A circuit forming method using injection molding has also proposed (see, for example, Japanese Laid-Open Patent Application No. 6-196840). Japanese Laid-Open Patent Application No. 6-196840 initially roughs a surface of a mold with Ra of 1 to 5 μm as a circuit forming surface, attaches catalyst cores onto the entire surface before injection molding, and forms the circuit board using injection molding, transferring the catalyst cores onto the entire surfaces. The electroless plating strongly adheres to a roughed molded surface that has strong adhesion property with the catalyst cores, and the other non-roughed part has such weak adhesion property that the non-roughed part may be removed with catalyst cores in etching that removes the electroless plated layer other than a circuit after the electrolysis plating.
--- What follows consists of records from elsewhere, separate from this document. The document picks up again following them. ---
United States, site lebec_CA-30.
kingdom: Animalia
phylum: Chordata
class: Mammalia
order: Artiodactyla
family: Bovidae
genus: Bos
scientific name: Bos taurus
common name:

No technologies have yet been proposed which may provide a surface modification simultaneous with an injection molding process and have a wide variety of applications. In addition, the conventional plastic electroless plating processes are complex and expensive as well as being problematic in handling waste disposal of many hazardous materials. The conventional processes that dispense with etching for roughing treat finished molded articles in a separate step, and thus are unsuitable for mass production. The conventional method that forms plated wiring on the plastic molded articles disadvantageously requires complex steps before and after the electroless plating, needs many toxic organic solvents, and roughs the plastic surface. The method disclosed in Japanese Laid-Open Patent Application No. 6-196840 may modify a plastic surface at the time of injection molding, but does not disclose a concrete way of uniformly attaching catalyst cores to the surface of the mold, as well as requiring not only circuit part on the surface to be roughed on the mold but also the etching step to be conducted after molding.